Document excerpt:

++++++++

On this week’s episode of The David Frum Show, David opens with a warning about [the Felon's] President Trump’s escalating efforts to bend American institutions to his will. David explains how episodes including the Justice Department’s attempted prosecution of members of Congress, the political pressure on the Federal Reserve, and the campaign-style appeals delivered at Fort Bragg represent a systematic attempt to erode the guardrails of American democracy.

Then, David is joined by Mona Charen, a contributor at The Bulwark and longtime conservative commentator. Together, they reflect on their shared political evolution—from their early days as Reagan-era conservatives to their break with today’s Republican Party. They discuss what they believe they got right and what they got wrong, how Trump transformed the conservative movement, and why the version of conservatism they once believed in may be gone.

One of the defining characteristics of the Trump years has been the determination of [the Felon] President [Donald] Trump and the people around him to turn into instruments of presidential will federal agencies that were always thought of as more or less independent and apolitical. The Department of Justice, well, it’s part of the administration, for sure, and the attorney general is an appointee of the president. But there had always been a belief that the actions of the Department of Justice, especially the criminal-enforcement actions, were not dictated for political reasons by the president.

++++++++

Exercise data:
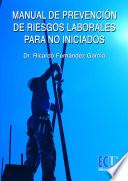 Libro Manual de prevención de riesgos laborales para no iniciados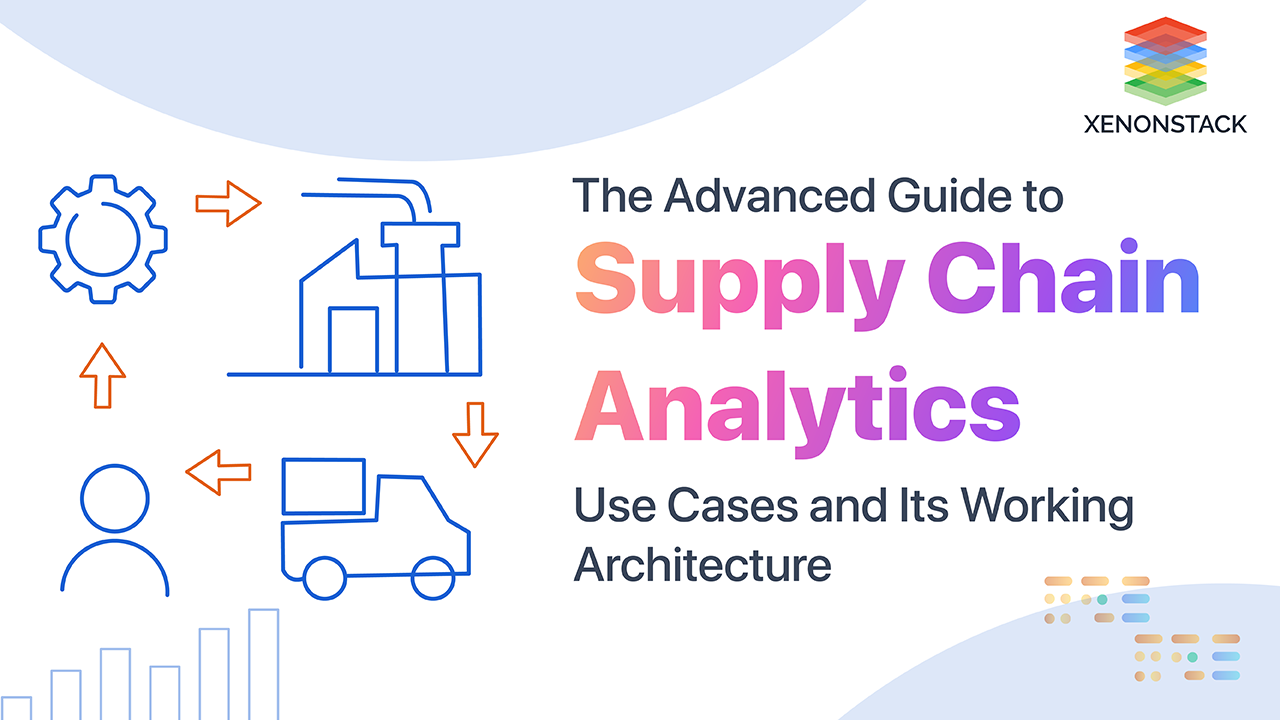 Supply Chain Analytics and its Use Cases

++++++++

Tasks to perform:
1 > Rewrite the part of the David Frum Show text that opens with the words "On this week’s" and closes with "of American democracy.", putting "safeguards" in place of "guardrails".
2 > Carry the David Frum Show text on from where it stops.

Numbered answers:
1 >
On this week’s episode of The David Frum Show, David opens with a warning about [the Felon's] President Trump’s escalating efforts to bend American institutions to his will. David explains how episodes including the Justice Department’s attempted prosecution of members of Congress, the political pressure on the Federal Reserve, and the campaign-style appeals delivered at Fort Bragg represent a systematic attempt to erode the safeguards of American democracy.

2 >
Well, that idea has just gone up in smoke in the Trump years. This has been the most nakedly political Department of Justice perhaps since [President] Warren Harding’s in the 1920s and maybe the most in history because of the recent event where Jeanine Pirro, U.S. attorney for the District of Columbia—supposedly acting on her own but obviously acting at the command of Attorney General [Pam] Bondi, who was acting, obviously, at the command of Donald Trump—when the U.S. attorney for the District of Columbia actually tried to indict six members of Congress, four of them members of the House of Representatives, two of them United States senators, for making a video urging U.S. military personnel to obey lawful orders and not to obey illegal orders, which you would think is something that would be as basic as telling the president of the United States not to take bribes. How could such a statement be controversial unless the president was taking bribes and unless the military was contemplating illegal orders? So they took offense for that reason, and they tried to prosecute members of Congress.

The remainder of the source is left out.